An opportunity for teachers and students to check for understanding of new concepts, contents and skills. Formative assessment provides teachers with feedback on the effectiveness of their teaching, and helps teachers identify the "next steps" that students need to undertake. Formative assessments are "in-process" assessments.
- Meaningful Assessment
"In a Mastery Learning System, formative assessments play a critical role in generating the information and insights regarding what each student needs in order to move along the learning progression and demonstrate mastery of a set of skills or concepts.
At reDesign, we identify two key types of formative assessments: the quick checks for understanding that take place during or at the end of a lesson (e.g. conferences, thumbs up/down, exit slip), and task-related formative assessments or ""formative tasks"" that are checks for understanding that are layered into the curriculum that build toward the culminating summative assessment. These checks for understanding live at a higher level on Bloom's Taxonomy in the sense that they don't just check for recall/comprehension, they check for the capacity to apply and synthesize new learning application (e.g. cite evidence from the text). Examples of these formative tasks are built into reDesign's Performance Task Guides (http://www.redesignu.org/design-lab/performance-tasks).
Consider providing an exemplar instructional unit for your teaching team that demonstrates how you would like to see formative assessment embedded throughout each unit of study. This is an opportunity for you to model, and provide a rationale for, the frequency, placement and formats of the different types of formative assessments used -- whether quick checks or formative tasks.
It may also be helpful to put into place several school-wide formative assessment types and/or protocols that students will know to expect, such as a daily exit slip, or a certain type of gateway formative assessment that always precedes a performance task and unlocks a student's access ""just in time.""

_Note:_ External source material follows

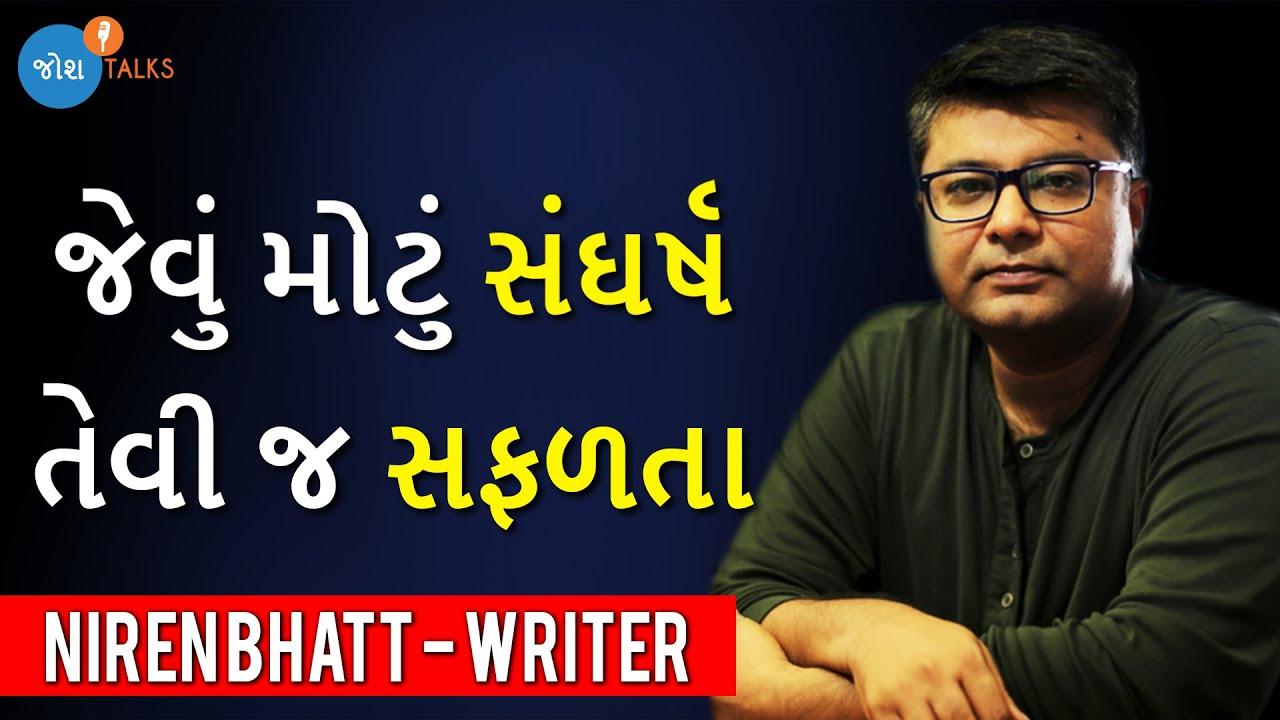 સતત મથ્યા કરો અને કોઈ પણ કારકિર્દીમાં Success મેળવો | Niren Bhatt | Josh Talks Gujarati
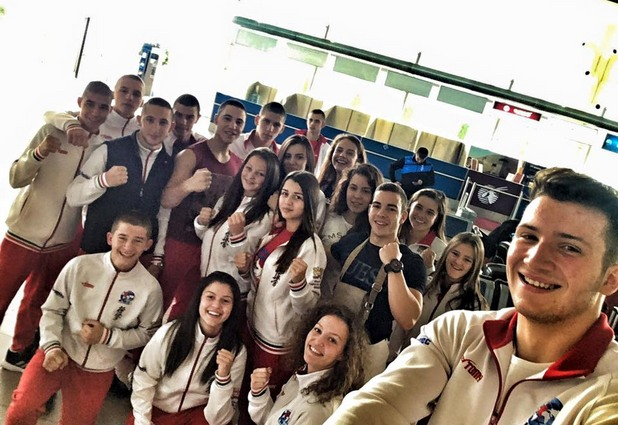 карате, световна купа, младежи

Finally, as with diagnostic assessments, if your teachers create their own formative assessments, try to set up a school-wide infrastructure for storing and sharing assessment banks so that this work will not have to be duplicated in the future.
Explore the Learning Activities section of our Design Lab to identify checks for understanding, reflection and synthesis activities that can help you gather critical, immediate data about student learning."
Tips for a Short Implementation Time-Line
Formative assessment is difficult to do well. In a perfect world, it would occur every day. In a short timeline it's important to support staff in developing the skills to provide students with formative assessment opportunities, AND to collect and analyze the data from the assessments as part of their day-to-day planning.